(YOUR TASK) Count the lines below that contain the word "trap", and report only that number.

Records from a dataset
● ● ●

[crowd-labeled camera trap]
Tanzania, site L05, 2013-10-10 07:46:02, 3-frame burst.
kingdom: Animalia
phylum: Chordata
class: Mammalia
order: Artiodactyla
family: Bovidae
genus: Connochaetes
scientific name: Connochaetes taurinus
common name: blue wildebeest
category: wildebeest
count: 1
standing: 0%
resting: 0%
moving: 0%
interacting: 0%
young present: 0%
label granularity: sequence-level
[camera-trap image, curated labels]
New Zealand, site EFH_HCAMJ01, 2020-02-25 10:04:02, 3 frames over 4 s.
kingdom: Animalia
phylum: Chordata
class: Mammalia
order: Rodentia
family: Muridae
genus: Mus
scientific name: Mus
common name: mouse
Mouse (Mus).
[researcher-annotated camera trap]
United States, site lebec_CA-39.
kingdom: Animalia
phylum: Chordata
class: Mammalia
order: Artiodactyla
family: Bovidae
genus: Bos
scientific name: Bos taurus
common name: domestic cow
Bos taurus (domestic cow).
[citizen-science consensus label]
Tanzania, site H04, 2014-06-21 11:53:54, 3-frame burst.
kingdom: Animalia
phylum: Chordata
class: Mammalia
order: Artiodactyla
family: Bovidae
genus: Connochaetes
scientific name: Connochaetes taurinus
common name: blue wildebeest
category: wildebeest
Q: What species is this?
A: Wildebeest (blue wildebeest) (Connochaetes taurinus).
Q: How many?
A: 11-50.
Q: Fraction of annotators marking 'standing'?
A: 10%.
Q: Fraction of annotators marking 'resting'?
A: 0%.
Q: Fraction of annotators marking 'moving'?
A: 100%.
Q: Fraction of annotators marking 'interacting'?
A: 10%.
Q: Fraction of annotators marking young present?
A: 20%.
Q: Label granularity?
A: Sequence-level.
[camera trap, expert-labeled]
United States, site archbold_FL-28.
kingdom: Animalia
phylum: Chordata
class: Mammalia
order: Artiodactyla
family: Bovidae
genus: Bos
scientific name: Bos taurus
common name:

● ● ●

(RESULT OF THIS EXERCISE) 4